(Text section):
══════════════════════════════
Thanks, I must have completely overlooked this. Does anybody know whether Adobe plans to support higher-resolution audio sampling rates in the future (I've been using Audition for years -- back when it was still Cool Edit Pro, actually -- so I am a bit surprised that Premiere Pro doesn't support 192kHz since Audition/CEP has for many years)?
Unfortunately, Adobe is typically very mum about future plans.
Out of curiosity, what is your intended delviery format for the higher sampling rate Audio?
Blu-Ray can handle audio content up to 192kHz/24-bit (technically, the DVD-Audio spec allows for 192kHz/24-bit stereo audio as well). From what I'm seeing, though, it looks like Blu-Ray may not (yet) have the data transfer speed to accomodate a video stream along with the 192kHz audio stream.
Personally I find it overdone, but 640 Kbps is perfectly acceptable.
You know that 192KHz is WAY overkill. Not only is it a waste of HDD space but also of CPU processing. It's just another marketing tool used by manufactures to keep us buying expensive equipment. These are the reasons why:
The Nyquist–Shannon Sampling Theorem states that an analog signal can be perfectly reconstructed if the sampling rate exceeds 2x the highest frequency of the original signal (otherwise you get aliasing or noise). This means that if the sound you wanna capture has a max frequency of 20HKz (which is at the limit of human hearing), then a sampling rate of 40KHz would faithfully capture such sound. But engineers decided to make 44.1KHz the CD standard as a way of adding extra "cushion".
At 192KHz, you're capturing sounds way above human hearing (as high as 96KHz!!!) Who's gonna hear that? Some say that recording that high is pleasing to the ear because the higher frequencies affect the lower (hearable) ones in a positive way. But let me assure you that you're already recording at an even higher frequency than 192KHz. Modern converters capture sound at around 5MHz - 7MHz (yes Megahertz, not Kilohertz), but for other reasons. This is done to circumvent a problem created by the anti-aliasing filter built into the converters. I'm not too savvy about this, but my understanding is that the filters aren't steep enough and end up cutting more signal then they're supposed to if not given enough room. Steep analog filters are too expensive and thus a digital one is implemented into the converter to get the job done. So, basically, your converter captures the sound at a super high sampling rate and then brings it back down to the target sampling rate in the output stage (before going to your HDD of course).
══════════════════════════════
(Data entries):
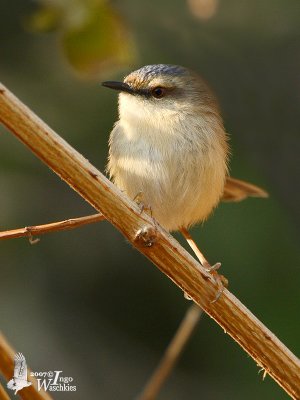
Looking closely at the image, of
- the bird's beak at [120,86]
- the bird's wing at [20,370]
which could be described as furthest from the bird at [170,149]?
the bird's wing at [20,370]

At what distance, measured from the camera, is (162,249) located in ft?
4.00

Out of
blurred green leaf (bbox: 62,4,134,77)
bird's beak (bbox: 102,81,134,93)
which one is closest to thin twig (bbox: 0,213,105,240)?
blurred green leaf (bbox: 62,4,134,77)

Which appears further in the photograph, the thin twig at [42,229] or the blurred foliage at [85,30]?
the blurred foliage at [85,30]

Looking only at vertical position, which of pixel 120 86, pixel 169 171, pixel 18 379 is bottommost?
pixel 18 379

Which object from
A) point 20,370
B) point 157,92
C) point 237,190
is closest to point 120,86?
point 157,92

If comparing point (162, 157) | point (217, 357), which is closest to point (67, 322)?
point (217, 357)

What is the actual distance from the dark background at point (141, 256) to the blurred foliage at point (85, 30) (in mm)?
1008

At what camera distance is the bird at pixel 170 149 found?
1.85 m

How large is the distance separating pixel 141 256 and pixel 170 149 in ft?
2.76

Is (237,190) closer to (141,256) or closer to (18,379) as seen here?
(141,256)

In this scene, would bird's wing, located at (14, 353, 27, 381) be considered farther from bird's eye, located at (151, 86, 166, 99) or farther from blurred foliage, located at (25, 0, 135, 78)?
bird's eye, located at (151, 86, 166, 99)

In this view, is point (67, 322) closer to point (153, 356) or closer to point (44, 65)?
point (153, 356)

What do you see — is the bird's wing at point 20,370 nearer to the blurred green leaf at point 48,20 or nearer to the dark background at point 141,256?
the blurred green leaf at point 48,20

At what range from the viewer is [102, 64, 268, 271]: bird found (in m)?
1.85
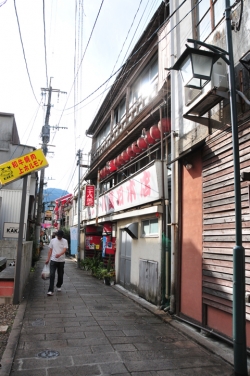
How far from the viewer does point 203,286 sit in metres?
══════════════════════════════
(Task requirements):
(1) According to the forum thread on audio sampling rates, at roughly what rate do modern converters capture sound?
(2) List every software program named in the forum thread on audio sampling rates.

(Results in order):
(1) Around 5 MHz to 7 MHz.

(2) Audition, Cool Edit Pro, Premiere Pro